Judicial Watch obtained the records through a January 2018 Freedom of Information Act (FOIA) lawsuit filed after the DOJ failed respond to a December 4, 2017 FOIA request (Judicial Watch v. U.S. Department of Justice (No. 1:18-cv-00154)). Judicial Watch is seeking all communications between FBI official Peter Strzok and FBI attorney Lisa Page.

The emails were released in response to a May 21 court order by U.S. District Judge Reggie B. Walton to the FBI to process 13,000 pages of records.

In an email thread starting at 6:34 a.m. on May 9, 2017, with the subject line “Comey’s Testimony on Huma Abedin Forwarding Emails Was Inaccurate – ProPublica” nearly a dozen top FBI officials scrambled to draft a letter to Congress about Comey’s May 3 Senate testimony.

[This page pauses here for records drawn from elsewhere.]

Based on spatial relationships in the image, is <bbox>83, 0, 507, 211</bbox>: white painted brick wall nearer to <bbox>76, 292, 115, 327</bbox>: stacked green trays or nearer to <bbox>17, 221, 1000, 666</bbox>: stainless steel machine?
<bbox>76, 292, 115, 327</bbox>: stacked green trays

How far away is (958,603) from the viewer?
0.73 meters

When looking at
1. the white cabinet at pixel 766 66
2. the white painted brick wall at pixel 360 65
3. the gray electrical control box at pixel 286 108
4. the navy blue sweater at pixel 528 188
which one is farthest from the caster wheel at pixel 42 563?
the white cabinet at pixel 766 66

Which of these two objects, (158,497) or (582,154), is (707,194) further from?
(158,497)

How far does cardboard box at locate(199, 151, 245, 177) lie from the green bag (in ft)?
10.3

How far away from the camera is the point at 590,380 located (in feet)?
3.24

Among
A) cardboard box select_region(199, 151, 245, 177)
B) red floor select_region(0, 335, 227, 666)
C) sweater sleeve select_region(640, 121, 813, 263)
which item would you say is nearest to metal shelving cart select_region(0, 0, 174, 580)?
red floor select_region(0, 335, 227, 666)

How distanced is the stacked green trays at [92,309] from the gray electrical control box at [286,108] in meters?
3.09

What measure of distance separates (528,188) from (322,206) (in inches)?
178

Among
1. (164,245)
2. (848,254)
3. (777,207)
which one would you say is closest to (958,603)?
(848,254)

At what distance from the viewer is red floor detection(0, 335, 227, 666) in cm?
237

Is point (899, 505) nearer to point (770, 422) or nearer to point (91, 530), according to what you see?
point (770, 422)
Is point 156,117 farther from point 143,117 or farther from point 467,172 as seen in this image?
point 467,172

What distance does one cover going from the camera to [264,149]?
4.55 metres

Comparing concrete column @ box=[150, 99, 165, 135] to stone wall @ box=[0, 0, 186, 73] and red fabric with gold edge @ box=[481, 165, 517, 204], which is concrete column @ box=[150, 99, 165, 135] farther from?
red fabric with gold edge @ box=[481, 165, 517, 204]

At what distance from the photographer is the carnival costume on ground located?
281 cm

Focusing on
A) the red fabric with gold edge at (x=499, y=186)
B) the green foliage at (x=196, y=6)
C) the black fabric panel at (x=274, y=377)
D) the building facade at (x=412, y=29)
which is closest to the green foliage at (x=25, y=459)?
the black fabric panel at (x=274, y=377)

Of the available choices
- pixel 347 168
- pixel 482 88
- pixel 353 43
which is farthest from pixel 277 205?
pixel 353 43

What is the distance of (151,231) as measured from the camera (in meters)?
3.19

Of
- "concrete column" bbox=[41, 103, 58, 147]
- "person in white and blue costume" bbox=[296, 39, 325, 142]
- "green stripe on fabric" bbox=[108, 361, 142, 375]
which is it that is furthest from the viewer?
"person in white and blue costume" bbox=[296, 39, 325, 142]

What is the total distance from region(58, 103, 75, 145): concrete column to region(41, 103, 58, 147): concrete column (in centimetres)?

This email thread was concerned with a May 8, 2017, ProPublica report stating that, “Comey’s most surprising revelation was that Huma Abedin — [Anthony] Weiner’s wife and a top Clinton deputy — had made ’a regular practice’ of forwarding ‘hundreds and thousands’ of Clinton messages to her husband, ‘some of which contain classified information.’ Comey testified that Abedin had done this so that the disgraced former congressman could print them out for her boss.… FBI officials have privately acknowledged that Comey misstated what Abedin did and what the FBI investigators found.”

After a flurry of emails, by 8:56 a.m. Comey’s chief of staff, Jim Rybicki, sent the group a draft letter for Congress, saying, “Below is a draft that has been reviewed by the Director. Please let me know your thoughts.” At 2:02PM, Asst. Director for Congressional Affairs, Greg Brower, asked his colleagues to review the latest iteration of the draft letter to the Senate.

Just “hours after” the FBI issued a letter muddling his testimony, Trump announced Comey’s firing.

In a March 24, 2017 email from New York Times reporter Michael Schmidt to FBI Assistant Director for Public Affairs Michael Kortan, Schmidt offers the FBI information about Ambassador Kislyak allegedly setting up a meeting between Jared Kushner and a Russian banker. Michael Schmidt asks no questions of Kortan, instead only offering information:

Michael Schmidt emails Kortan: Mike: Wanted to flag you on something. Three of my colleagues are working on a story about the Russia investigation. They’re told that Jared Kushner is among the individuals who the F.B.I. is scrutinizing for their meetings with Russians. My colleagues were told that Ambassador Kislyak, after meeting Kushner and General Flynn in early December at Trump Tower, set up a meeting with Kushner and a Russian banker. Kushner ultimately met with the Russian banker. The banker worked for Alpha Bank. Thanks. Mike

In an April 10, 2017, email exchange between Strzok, Page and other redacted FBI officials with the subject line “NYT Last Shot,” the FBI appears to be given a preview of an upcoming article in The New York Times.

[Redacted] emails Strzok, Page and others: Pete/Lisa, The editing is nearing completion and we have one last shot to hear what the end result is. Do you have time later today or tomorrow that is convenient for a listening session? Likely by phone in Mike’s office.